___ EXCERPT

Er, what kind of “state aid” would that be … the millions spent on the poor or the billions spent for agricultural subsidies and the military-industrial complex?
Please clarify just which of these is “statism” to your mind, because I suspect that you find one hideous and the other perfectly normal – though both are financed from the same tax base.
Just curious …
liberty
Aug 12 2006 at 3:27pm
A. PERLA,
Nope, I find both hideous.
A. PERLA
Aug 12 2006 at 3:35pm
Liberty: “Nope, I find both hideous.”
I see. Then the state need not either concern itself with national security nor trouble itself with education.
I’m glad you put me straight on those two areas where state meddling is equally intolerable.
liberty
Aug 12 2006 at 5:18pm
military was #3 and is a constitutional function of any government – no matter how libertarian – the others are just to prop up private industry and persons.
“military-industrial complex” is confusing the issue. You can have a military without pouring money into other reserahc and industry.
I think that government should serve the sole purpose of protecting the life, liberty and property of its citizens. This includes: police, courts, congress, military, administrative duties and little else.
liberty
Aug 12 2006 at 5:23pm
And btw you had that backwards, more is spent on the poor and other social programs than is spent on agricultural subsidies – it would be “billions on the poor and millions on agricultural subsidies”. If you throw in the “military-industrial complex” you do end up with billions; given that war does cost billions.

______

§ WORK INSTRUCTIONS
1. In the comment thread, what does liberty say government's sole purpose should be?
2. Pick up the comment thread where it ends and write what comes next.

___ DATASET EXTRACT

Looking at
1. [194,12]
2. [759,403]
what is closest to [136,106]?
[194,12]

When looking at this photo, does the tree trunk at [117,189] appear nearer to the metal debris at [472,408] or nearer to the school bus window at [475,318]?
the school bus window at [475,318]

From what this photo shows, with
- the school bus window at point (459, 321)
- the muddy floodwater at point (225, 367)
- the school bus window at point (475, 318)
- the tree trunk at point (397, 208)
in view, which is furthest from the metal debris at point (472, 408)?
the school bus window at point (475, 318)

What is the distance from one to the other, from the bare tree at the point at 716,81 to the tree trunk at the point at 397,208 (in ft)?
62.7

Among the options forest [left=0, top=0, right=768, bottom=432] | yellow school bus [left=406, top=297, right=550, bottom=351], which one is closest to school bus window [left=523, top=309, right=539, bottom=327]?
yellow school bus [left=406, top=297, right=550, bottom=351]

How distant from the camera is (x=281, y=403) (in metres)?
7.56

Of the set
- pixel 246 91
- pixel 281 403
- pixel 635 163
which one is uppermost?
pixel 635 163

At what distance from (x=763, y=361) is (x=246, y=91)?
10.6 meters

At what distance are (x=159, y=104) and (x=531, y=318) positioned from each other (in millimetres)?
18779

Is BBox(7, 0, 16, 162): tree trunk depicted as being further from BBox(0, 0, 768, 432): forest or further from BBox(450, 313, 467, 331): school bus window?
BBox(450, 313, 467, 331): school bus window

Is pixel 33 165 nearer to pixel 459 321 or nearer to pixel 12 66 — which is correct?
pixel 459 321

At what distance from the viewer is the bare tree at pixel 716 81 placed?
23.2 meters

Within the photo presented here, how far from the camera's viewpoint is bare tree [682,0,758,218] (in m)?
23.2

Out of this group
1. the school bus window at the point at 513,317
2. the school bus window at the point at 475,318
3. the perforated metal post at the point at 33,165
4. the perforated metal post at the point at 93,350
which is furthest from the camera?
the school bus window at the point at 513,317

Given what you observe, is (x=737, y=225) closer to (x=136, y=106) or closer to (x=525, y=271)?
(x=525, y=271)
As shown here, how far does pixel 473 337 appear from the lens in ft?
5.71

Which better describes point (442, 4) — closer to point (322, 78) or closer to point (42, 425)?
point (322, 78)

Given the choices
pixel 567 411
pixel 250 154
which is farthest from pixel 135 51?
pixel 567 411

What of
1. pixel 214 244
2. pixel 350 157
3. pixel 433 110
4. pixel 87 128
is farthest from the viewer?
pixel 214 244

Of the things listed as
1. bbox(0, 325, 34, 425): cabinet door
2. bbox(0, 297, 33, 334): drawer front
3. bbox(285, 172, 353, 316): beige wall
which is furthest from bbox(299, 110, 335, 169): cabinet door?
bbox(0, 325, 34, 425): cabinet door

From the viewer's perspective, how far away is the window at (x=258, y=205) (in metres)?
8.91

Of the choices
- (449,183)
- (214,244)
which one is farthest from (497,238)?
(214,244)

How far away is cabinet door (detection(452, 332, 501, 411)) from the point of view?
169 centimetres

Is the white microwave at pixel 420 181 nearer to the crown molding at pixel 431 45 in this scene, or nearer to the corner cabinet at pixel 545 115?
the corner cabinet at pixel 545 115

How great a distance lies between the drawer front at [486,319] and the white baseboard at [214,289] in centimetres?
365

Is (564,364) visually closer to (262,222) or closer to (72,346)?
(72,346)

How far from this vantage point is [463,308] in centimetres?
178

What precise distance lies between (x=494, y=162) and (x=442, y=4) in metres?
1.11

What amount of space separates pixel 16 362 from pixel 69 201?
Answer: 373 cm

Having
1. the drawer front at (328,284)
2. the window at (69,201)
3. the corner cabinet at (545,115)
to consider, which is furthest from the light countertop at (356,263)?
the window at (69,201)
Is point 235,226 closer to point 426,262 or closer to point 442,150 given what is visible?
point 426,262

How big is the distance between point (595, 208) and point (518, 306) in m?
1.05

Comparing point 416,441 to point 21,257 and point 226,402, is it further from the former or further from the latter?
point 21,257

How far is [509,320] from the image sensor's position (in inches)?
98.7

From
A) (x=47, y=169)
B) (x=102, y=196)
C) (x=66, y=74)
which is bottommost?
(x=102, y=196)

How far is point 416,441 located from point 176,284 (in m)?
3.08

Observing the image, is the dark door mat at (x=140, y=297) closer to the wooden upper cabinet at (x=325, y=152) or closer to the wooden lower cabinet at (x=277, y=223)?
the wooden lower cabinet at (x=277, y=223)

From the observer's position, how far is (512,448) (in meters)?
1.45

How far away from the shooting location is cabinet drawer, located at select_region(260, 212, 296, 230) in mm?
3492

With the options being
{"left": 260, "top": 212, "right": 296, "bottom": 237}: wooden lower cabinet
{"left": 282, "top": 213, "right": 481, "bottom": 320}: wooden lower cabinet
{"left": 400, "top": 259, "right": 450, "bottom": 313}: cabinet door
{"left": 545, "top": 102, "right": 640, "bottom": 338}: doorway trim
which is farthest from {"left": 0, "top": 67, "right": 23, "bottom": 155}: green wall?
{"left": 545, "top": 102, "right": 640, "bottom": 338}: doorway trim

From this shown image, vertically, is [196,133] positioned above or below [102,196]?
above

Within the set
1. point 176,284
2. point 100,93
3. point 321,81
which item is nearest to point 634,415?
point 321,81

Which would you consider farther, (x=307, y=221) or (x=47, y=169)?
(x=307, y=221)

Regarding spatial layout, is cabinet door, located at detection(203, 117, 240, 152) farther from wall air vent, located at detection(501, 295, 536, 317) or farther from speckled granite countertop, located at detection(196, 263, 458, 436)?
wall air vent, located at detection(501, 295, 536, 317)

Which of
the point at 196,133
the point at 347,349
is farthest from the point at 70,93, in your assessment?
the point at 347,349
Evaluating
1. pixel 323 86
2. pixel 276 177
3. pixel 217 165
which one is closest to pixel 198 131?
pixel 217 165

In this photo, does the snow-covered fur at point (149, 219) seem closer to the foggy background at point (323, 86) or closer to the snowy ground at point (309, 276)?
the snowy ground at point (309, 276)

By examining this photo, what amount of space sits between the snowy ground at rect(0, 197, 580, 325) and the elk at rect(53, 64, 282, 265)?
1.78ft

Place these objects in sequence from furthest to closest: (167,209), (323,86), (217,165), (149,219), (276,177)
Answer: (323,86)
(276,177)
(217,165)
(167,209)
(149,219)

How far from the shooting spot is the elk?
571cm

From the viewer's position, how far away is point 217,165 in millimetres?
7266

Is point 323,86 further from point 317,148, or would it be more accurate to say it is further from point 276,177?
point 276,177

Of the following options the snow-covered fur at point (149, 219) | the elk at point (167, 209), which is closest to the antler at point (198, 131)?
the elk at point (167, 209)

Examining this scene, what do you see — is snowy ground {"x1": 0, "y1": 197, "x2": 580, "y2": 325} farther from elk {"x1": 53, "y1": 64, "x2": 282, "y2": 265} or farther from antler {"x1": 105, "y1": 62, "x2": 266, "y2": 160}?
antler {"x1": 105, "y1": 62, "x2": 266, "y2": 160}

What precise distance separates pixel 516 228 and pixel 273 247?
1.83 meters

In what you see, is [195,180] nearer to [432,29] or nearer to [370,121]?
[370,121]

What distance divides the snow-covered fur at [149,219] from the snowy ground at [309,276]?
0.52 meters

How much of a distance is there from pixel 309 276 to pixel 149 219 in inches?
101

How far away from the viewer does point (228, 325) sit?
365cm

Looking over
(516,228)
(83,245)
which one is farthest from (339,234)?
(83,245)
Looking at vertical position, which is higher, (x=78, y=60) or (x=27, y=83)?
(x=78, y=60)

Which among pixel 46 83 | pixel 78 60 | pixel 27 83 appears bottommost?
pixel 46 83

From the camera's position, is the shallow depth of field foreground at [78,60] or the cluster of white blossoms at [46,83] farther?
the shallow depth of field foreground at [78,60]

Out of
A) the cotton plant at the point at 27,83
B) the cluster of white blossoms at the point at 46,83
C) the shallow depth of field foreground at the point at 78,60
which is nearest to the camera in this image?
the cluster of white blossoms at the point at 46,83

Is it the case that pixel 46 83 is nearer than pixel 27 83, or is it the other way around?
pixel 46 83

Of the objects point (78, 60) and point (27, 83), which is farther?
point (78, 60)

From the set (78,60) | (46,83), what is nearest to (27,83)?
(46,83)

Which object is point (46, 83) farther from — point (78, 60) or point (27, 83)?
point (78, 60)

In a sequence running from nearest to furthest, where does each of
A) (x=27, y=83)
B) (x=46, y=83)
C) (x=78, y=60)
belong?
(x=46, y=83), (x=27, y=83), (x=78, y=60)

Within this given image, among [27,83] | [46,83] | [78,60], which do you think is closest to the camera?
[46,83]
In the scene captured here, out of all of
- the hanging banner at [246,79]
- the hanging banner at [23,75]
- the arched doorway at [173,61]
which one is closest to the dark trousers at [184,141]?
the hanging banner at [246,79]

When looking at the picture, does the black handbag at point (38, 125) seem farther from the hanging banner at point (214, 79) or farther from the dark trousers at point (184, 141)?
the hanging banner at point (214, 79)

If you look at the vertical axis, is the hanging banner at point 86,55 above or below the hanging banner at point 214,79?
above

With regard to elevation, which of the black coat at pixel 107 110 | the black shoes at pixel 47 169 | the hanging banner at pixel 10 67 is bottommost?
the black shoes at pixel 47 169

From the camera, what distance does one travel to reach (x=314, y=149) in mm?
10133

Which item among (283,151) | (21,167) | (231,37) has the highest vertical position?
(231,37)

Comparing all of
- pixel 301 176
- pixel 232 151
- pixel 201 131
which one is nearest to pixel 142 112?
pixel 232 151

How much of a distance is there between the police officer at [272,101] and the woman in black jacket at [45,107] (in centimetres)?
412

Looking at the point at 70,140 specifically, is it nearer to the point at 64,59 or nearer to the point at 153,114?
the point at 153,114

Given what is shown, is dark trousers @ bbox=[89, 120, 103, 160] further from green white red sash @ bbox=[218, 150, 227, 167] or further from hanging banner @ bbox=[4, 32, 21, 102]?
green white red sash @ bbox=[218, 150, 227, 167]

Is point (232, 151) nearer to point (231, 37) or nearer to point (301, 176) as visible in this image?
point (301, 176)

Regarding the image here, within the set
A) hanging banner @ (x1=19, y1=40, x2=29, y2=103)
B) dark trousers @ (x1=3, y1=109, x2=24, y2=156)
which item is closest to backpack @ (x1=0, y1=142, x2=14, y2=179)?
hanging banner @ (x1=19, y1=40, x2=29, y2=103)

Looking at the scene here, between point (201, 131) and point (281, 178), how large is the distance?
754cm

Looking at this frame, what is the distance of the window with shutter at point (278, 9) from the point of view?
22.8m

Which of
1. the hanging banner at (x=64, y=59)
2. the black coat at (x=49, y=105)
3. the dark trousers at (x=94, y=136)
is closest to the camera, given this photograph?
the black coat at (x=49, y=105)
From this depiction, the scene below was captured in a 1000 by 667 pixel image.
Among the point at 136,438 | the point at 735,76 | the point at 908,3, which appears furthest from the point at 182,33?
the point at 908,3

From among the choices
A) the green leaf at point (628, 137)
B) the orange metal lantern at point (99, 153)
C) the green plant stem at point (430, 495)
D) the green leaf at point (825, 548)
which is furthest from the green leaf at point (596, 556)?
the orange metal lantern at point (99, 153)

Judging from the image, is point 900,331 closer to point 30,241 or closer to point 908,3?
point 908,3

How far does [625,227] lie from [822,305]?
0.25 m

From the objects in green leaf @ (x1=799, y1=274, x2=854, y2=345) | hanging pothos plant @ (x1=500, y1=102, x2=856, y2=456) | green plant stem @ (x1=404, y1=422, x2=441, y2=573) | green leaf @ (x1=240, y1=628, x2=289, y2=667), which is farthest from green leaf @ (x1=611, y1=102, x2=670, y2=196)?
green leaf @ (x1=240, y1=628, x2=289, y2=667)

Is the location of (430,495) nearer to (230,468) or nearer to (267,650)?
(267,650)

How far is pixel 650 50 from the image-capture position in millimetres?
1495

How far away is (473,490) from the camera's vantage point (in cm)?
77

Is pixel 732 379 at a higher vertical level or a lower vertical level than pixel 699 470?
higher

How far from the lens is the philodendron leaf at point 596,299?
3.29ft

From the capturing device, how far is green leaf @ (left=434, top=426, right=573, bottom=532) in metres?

______

§ ANSWERS IN ORDER
1. Protecting the life, liberty and property of its citizens.

2.
But the 300 billion on the war is microscopic compared to the TRILLIONS spent on social programs. Over 60% of our annual budget goes to social programs, they are the “goodies” I mentioned above and they go poor, middle class, uninsured, elderly, children, farmers and just about any other group you can think up.
Am I heartless because I don’t want children to have education or elderly to eat?
No. I simply don’t think the government should be in the business of providing it. I also want everyone to have housing and shoes and tea; but I don’t think government should be in the business of providing housing, shoes and tea to everyone: I think the private sector should do it. We are rapidly moving toward socialism when people think that government should provide these things.
Rick Stewart
Aug 12 2006 at 6:02pm
Well, Arnold’s essay sure doesn’t make much sense to me, although I agree with a few of his points. But to say ‘Muslims’ are the problem, as he appears to do, I find flabbergasting. Really? All Muslims? No exceptions? Hmmm … can’t really buy into that.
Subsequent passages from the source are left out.